Seul au milieu de nulle part, l’adolescent dut se faire violence pour bouger de là. Il craignait que le véhicule ne revienne. Il paraissait pourtant évident que ça n’arriverait pas ; malgré cela, les bras tout comme les jambes de Brian demeuraient paralysés par la peur. Finalement, il se décida à longer les parois noircies de ce sinistre endroit. Il ne voulait pas se trouver encore là quand la nuit tomberait. Sa gorge était sèche, ses joues en feu et sa vue troublée par un voile humide. Bientôt, une première larme fit son apparition et glissa sur sa peau. Il frémit à l’idée de croiser de nouveau le chemin de Seven. Ce type, qui le dépassait d’une tête, lui fichait une peur bleue.
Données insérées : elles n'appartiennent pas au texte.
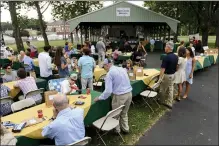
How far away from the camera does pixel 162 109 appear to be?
5.66m

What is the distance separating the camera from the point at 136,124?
4801mm

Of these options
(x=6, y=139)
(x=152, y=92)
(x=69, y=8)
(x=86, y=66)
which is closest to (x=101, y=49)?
(x=86, y=66)

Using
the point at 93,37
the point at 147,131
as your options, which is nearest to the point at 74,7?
the point at 93,37

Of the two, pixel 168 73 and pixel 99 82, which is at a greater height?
pixel 168 73

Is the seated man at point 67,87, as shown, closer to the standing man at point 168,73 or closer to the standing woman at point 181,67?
the standing man at point 168,73

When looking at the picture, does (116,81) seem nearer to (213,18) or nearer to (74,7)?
(213,18)

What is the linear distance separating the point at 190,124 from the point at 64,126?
3.27 metres

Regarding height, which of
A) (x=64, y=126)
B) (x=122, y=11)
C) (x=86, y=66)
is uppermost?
(x=122, y=11)

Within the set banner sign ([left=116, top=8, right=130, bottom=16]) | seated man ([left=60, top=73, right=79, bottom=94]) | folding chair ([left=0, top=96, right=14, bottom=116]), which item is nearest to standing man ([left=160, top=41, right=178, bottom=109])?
seated man ([left=60, top=73, right=79, bottom=94])

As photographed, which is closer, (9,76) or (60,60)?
(9,76)

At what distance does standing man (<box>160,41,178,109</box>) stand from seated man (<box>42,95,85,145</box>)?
306 cm

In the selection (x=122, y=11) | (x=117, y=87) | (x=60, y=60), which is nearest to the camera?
(x=117, y=87)

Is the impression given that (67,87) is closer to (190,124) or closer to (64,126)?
(64,126)

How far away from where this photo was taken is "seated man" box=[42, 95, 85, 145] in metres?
2.64
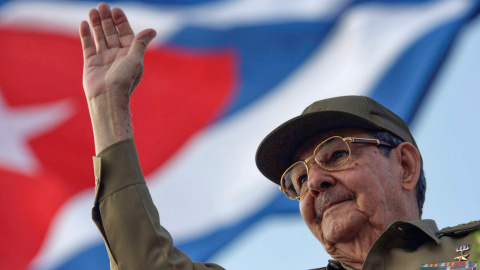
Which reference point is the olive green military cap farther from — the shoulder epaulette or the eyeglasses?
the shoulder epaulette

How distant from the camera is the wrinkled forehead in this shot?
16.9ft

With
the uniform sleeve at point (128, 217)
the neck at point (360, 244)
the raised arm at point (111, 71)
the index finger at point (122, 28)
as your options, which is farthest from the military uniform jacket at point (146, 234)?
the index finger at point (122, 28)

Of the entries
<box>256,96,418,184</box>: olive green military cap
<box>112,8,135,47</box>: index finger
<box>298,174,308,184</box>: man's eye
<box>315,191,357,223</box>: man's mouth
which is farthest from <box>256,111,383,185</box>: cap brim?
<box>112,8,135,47</box>: index finger

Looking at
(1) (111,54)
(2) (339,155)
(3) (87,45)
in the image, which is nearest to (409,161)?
(2) (339,155)

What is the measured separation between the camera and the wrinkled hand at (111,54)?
15.6 feet

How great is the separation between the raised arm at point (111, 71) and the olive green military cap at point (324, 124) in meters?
0.87

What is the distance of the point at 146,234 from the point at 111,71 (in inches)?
34.6

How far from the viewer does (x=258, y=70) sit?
7711 mm

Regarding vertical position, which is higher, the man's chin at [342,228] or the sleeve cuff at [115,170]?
the sleeve cuff at [115,170]

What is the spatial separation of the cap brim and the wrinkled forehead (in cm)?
2

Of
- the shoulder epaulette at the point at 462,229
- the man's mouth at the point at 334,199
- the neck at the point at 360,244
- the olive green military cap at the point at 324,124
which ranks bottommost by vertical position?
the neck at the point at 360,244

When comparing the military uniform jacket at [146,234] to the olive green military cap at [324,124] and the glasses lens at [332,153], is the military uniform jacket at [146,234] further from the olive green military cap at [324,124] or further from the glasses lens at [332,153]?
the olive green military cap at [324,124]

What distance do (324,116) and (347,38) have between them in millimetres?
2595

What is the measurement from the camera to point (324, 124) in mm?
5152
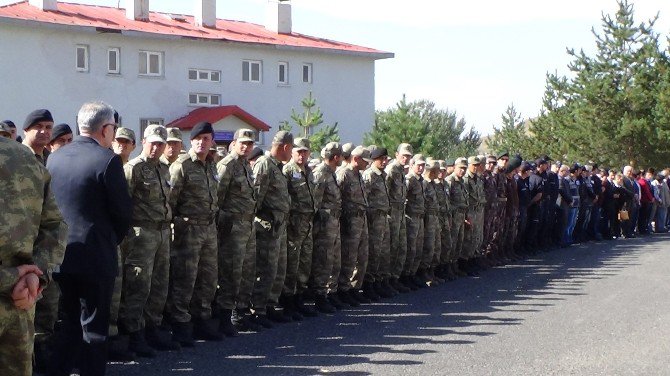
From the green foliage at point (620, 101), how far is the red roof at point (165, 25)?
9.46m

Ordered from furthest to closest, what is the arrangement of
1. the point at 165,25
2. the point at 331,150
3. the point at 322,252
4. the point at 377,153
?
the point at 165,25
the point at 377,153
the point at 331,150
the point at 322,252

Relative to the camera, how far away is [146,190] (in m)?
8.44

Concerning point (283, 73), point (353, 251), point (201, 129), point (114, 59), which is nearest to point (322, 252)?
point (353, 251)

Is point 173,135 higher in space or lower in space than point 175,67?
lower

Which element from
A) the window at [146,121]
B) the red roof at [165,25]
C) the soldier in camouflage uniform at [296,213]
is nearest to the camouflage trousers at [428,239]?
the soldier in camouflage uniform at [296,213]

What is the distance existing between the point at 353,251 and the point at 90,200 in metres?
6.20

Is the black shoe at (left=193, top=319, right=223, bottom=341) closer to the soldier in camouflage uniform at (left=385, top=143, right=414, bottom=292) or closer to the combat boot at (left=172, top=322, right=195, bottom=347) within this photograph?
the combat boot at (left=172, top=322, right=195, bottom=347)

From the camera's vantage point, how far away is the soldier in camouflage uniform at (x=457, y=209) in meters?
15.8

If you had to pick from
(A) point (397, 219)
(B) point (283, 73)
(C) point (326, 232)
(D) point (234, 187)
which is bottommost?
(C) point (326, 232)

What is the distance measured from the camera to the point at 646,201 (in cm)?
2795

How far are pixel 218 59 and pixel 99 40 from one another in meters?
5.50

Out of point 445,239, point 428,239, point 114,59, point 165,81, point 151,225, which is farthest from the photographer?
point 165,81

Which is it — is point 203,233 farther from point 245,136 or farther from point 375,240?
point 375,240

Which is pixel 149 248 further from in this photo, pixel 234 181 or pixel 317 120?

Il pensa bien à prévenir son père, mais pour lui dire quoi ?

Oh, tu sais, papa, un fou m’a agressé parce qu’on a invoqué des démons avec les copains.

Il avait une idée très précise de la réaction de son géniteur. Une paire de gifles et plus de sorties pendant six mois au mieux. Et Cassie dans tout ça ? C’était surtout à cause d’elle que Brian refusait la possibilité de tout révéler à son père. Il ne voulait pas la voir traitée comme une criminelle.

Il essaya de contraindre sa mémoire à faire émerger ses vieux souvenirs, mais il avait beau fouiller dans tous les recoins de son esprit, les noms de toutes les personnes présentes lors de ces travaux sur Anarazel ne lui revenaient pas. Et il ne savait pas non plus s’il était judicieux de prévenir ceux dont il n’avait pas oublié l’identité. La peur coulait dans ses veines et l’empêchait de réfléchir à ce qu’il devrait faire quand il se déciderait à retourner au lycée. Un gémissement s’échappa de sa bouche entrouverte. Il s’immobilisa, se laissa glisser le long du mur et s’accroupit. Les mains plaquées sur son visage, il s’efforça de retenir ses larmes sans y parvenir.

Tout à coup, un craquement retentit non loin de là ; Brian sursauta. Il leva la tête et posa des yeux hagards sur son environnement tandis qu’une odeur de soufre flottait dans l’air.